Page text
■ ■ ■
Braiam was an REU student in 2017, coming to us from Puerto Rico. He studied how parasitism by Brown-headed Cowbirds influences parental activity at nests in three species of grassland songbirds, and whether or not increased activity increased chances of nest predation.
Edwin was an REU student during summer in 2017, coming to us from Beloit College in Wisconsin. Edwin found that although Grasshopper Sparrow don’t adjust clutch size under high parasitism risk, egg mass and clutch size change in opposite ways over the breeding season.
Michaela first joined the lab in January 2016 and stayed with us through fall of 2016. She used 3 yrs data to understanding how changes in Grasshopper Sparrows’ body composition is affected by inter- and intra-seasonal variation in temperature and precipitation.
■ ■ ■
Task list
[1] Translate this sentence from the student profiles into Spanish: "Edwin was an REU student during summer in 2017, coming to us from Beloit College in Wisconsin."
[2] Retype the passage of the student profiles starting at "Edwin was an" and ending at "temperature and precipitation.".
The entries play no part in this work.

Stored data
■ ■ ■
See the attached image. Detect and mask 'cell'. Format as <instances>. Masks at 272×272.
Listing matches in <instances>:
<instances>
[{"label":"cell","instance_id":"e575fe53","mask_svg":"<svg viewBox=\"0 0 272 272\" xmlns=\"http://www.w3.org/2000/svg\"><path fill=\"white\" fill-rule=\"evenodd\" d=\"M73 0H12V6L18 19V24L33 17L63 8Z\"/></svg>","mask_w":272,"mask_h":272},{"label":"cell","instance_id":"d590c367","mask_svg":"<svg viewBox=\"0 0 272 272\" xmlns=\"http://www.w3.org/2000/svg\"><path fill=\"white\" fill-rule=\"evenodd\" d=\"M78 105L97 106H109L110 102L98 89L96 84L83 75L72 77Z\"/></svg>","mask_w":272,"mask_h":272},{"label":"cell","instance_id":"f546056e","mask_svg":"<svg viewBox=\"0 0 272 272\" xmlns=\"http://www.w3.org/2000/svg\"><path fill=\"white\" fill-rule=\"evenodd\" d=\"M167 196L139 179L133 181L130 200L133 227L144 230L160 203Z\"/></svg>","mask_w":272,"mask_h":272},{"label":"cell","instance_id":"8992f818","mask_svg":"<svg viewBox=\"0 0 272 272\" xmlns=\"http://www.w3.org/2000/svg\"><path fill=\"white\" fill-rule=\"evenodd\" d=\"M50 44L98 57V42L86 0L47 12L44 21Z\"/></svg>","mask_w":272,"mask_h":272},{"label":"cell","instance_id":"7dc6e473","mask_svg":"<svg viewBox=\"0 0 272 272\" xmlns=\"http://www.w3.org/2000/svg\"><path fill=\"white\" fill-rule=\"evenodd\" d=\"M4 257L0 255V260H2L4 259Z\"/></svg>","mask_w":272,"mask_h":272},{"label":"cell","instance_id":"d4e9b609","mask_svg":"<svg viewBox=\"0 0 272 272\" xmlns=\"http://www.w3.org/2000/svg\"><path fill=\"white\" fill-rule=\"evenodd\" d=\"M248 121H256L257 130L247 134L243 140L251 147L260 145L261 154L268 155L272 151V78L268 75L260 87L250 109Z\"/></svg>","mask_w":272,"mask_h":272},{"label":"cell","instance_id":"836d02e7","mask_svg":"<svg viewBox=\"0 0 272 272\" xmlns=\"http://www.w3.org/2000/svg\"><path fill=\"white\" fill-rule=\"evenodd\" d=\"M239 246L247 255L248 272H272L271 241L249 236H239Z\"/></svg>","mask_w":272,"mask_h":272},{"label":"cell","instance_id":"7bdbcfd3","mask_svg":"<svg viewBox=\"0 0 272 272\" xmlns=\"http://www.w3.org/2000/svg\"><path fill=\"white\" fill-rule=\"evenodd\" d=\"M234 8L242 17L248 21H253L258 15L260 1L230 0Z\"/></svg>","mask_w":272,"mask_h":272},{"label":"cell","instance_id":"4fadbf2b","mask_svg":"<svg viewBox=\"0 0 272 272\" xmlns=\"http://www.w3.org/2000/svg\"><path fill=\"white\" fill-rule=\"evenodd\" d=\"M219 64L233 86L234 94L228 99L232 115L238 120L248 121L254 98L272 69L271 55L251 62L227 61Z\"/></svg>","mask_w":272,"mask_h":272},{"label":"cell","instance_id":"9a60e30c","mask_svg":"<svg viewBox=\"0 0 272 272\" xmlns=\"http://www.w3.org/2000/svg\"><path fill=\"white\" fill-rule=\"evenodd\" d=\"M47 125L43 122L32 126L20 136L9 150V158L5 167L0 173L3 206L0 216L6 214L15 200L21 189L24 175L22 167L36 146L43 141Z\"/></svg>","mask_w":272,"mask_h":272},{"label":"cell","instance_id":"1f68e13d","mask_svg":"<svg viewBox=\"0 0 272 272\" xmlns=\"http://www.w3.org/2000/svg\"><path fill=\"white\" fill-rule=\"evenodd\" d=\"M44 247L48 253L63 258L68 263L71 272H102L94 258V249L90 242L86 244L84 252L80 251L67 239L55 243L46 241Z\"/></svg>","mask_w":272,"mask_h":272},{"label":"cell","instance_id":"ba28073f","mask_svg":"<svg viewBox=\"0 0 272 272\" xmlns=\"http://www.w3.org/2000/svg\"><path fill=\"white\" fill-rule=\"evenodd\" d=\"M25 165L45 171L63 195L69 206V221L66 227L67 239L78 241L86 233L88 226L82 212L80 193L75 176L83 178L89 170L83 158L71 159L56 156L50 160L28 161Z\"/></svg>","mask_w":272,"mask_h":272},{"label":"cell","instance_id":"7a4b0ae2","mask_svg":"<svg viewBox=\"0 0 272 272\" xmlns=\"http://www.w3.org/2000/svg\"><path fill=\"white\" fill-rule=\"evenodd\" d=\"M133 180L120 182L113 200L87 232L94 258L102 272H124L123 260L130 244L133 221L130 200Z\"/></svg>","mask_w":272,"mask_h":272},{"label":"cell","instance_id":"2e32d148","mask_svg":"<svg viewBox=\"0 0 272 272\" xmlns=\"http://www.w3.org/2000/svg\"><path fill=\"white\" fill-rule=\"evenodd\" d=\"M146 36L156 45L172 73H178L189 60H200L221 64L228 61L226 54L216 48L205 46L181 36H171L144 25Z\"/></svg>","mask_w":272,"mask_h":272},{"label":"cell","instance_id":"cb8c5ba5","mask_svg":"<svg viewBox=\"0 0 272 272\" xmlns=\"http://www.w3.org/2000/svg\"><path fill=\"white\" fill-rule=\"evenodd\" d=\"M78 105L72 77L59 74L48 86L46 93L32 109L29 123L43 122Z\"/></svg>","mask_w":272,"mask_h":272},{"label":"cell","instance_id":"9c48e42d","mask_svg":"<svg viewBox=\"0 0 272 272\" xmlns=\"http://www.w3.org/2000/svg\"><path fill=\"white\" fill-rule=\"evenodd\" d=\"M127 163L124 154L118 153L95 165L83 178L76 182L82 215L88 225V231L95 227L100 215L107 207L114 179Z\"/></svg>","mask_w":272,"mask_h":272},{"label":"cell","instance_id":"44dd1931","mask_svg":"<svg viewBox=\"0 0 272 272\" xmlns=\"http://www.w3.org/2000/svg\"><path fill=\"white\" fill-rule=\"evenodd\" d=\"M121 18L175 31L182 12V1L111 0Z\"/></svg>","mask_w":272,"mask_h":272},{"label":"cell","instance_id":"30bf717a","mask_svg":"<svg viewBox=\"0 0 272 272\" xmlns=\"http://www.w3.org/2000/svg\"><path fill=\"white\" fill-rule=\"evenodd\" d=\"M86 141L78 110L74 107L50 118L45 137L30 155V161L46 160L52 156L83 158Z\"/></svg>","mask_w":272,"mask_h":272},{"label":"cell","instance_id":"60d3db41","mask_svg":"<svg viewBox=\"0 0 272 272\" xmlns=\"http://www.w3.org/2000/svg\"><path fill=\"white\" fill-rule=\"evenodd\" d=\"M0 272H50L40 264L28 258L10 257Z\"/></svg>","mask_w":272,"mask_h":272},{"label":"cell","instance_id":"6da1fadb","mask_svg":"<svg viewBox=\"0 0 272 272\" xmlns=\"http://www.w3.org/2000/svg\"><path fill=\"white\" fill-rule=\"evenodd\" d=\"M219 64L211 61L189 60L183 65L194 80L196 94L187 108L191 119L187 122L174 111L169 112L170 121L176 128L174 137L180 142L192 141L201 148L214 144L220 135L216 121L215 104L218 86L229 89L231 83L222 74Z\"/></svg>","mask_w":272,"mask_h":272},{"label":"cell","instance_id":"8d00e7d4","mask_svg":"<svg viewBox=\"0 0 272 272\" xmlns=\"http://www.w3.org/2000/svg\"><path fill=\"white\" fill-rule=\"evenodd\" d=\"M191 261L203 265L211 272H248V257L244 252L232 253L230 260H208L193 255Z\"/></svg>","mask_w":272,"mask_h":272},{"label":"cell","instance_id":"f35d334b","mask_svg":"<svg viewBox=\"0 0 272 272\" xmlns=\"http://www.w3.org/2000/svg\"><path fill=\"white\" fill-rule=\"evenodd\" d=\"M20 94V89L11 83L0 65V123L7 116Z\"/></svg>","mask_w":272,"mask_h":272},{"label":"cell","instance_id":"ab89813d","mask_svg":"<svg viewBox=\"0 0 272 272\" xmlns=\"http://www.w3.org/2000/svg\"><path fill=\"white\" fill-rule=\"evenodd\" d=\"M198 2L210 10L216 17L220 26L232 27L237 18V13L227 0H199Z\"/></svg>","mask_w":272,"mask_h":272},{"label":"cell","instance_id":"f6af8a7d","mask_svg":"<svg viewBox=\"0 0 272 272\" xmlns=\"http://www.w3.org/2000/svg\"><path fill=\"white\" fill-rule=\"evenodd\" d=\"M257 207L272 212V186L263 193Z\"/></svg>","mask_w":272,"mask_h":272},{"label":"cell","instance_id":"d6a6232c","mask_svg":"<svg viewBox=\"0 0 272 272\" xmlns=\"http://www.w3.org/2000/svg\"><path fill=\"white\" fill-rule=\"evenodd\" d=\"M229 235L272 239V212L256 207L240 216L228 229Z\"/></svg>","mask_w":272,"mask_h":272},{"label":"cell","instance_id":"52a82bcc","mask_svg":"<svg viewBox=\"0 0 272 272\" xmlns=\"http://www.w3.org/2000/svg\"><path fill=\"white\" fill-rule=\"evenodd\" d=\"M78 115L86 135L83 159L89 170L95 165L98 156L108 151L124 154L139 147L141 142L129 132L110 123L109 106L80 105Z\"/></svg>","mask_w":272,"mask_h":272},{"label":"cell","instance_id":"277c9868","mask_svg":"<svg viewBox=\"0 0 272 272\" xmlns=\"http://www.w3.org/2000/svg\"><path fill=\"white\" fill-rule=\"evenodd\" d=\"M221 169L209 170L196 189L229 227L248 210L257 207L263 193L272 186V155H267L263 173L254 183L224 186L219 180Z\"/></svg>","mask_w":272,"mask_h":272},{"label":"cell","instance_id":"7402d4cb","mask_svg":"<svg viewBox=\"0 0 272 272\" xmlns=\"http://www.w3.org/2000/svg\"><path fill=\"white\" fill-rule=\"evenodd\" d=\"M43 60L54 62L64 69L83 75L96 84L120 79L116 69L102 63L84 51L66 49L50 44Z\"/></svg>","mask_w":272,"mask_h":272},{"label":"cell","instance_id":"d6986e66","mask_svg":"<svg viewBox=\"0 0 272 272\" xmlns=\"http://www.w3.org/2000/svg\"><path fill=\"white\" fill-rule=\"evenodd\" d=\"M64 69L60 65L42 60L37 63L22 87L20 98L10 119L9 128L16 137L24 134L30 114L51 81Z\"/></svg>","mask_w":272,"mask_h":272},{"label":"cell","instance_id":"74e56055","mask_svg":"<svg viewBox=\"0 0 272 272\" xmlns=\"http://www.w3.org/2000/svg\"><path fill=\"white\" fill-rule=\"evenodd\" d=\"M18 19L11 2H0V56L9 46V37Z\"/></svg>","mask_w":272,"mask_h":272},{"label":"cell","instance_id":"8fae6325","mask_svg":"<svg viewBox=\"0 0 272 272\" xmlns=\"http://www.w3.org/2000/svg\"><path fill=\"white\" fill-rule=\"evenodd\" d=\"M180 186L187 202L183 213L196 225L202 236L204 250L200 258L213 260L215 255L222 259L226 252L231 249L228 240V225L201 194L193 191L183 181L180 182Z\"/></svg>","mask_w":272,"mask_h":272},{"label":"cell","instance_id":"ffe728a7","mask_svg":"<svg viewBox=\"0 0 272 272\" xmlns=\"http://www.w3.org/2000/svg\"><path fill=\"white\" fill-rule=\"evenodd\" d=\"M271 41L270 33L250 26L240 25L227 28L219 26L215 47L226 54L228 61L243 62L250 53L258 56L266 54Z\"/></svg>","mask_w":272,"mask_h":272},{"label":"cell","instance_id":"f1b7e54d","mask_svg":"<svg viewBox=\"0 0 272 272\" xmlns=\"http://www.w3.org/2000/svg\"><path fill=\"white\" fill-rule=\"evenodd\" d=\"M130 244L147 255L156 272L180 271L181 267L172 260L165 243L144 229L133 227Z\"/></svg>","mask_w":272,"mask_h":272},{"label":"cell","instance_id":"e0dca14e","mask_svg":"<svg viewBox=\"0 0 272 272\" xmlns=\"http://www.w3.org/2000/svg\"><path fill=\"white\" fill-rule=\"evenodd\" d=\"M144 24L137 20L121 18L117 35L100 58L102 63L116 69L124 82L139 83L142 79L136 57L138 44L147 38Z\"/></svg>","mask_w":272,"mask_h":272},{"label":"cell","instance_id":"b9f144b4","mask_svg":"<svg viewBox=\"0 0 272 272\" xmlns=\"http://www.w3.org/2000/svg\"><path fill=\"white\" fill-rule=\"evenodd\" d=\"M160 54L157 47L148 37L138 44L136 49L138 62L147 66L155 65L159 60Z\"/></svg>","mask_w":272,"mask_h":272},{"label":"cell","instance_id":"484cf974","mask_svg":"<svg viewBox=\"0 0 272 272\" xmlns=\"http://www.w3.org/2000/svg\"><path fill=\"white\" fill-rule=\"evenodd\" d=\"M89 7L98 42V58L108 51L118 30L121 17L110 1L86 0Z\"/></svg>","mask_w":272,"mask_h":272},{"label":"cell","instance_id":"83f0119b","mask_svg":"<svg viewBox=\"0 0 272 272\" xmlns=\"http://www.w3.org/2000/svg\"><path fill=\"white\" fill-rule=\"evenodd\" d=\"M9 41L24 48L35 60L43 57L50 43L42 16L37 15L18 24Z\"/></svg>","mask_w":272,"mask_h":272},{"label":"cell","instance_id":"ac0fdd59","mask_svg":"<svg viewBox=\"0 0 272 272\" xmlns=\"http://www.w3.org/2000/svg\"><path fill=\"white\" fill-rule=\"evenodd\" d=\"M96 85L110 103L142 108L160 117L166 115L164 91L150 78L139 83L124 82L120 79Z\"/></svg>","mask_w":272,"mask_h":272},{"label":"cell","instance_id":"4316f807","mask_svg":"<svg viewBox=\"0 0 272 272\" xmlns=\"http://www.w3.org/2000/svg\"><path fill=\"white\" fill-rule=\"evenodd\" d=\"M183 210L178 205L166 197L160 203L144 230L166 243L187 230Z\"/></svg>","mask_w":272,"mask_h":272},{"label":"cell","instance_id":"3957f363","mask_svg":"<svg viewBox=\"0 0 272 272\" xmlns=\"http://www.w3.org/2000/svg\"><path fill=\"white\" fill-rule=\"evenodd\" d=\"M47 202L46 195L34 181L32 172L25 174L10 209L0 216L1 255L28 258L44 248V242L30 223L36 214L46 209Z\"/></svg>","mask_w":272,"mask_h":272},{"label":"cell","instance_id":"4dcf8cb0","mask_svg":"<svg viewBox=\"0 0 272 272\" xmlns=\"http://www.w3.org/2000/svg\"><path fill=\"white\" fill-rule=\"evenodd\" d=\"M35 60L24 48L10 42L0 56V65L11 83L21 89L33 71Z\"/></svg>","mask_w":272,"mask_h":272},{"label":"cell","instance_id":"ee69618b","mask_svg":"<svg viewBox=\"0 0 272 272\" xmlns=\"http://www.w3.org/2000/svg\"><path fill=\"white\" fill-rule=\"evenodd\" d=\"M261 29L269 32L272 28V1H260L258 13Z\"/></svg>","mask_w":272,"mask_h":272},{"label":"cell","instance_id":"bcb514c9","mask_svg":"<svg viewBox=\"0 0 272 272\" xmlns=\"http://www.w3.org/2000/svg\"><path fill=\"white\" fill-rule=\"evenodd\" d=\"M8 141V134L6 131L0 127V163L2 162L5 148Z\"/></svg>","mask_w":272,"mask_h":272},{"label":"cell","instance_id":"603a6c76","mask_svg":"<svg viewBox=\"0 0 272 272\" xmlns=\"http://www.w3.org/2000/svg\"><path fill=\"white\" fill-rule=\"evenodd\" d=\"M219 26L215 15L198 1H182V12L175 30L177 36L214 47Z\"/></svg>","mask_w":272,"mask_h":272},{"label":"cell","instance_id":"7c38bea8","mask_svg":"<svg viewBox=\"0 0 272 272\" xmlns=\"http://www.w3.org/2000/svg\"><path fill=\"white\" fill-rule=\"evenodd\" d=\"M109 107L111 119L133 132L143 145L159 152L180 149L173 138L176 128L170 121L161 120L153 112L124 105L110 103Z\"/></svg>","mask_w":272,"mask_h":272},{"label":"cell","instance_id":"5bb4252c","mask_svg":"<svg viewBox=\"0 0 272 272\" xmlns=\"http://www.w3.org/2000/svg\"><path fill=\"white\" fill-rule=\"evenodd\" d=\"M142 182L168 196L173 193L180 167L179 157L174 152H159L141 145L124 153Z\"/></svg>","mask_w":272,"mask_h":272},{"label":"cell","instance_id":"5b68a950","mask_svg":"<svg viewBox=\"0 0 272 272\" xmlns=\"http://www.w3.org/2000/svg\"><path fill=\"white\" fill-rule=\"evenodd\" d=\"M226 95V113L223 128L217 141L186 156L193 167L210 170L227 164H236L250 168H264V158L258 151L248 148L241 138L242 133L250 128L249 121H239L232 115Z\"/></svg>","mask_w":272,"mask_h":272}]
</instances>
■ ■ ■
Answers to the tasks
[1] Edwin fue estudiante del programa REU durante el verano de 2017 y llegó con nosotros desde Beloit College, en Wisconsin.

[2]
Edwin was an REU student during summer in 2017, coming to us from Beloit College in Wisconsin. Edwin found that although Grasshopper Sparrow don’t adjust clutch size under high parasitism risk, egg mass and clutch size change in opposite ways over the breeding season.
Michaela first joined the lab in January 2016 and stayed with us through fall of 2016. She used 3 yrs data to understanding how changes in Grasshopper Sparrows’ body composition is affected by inter- and intra-seasonal variation in temperature and precipitation.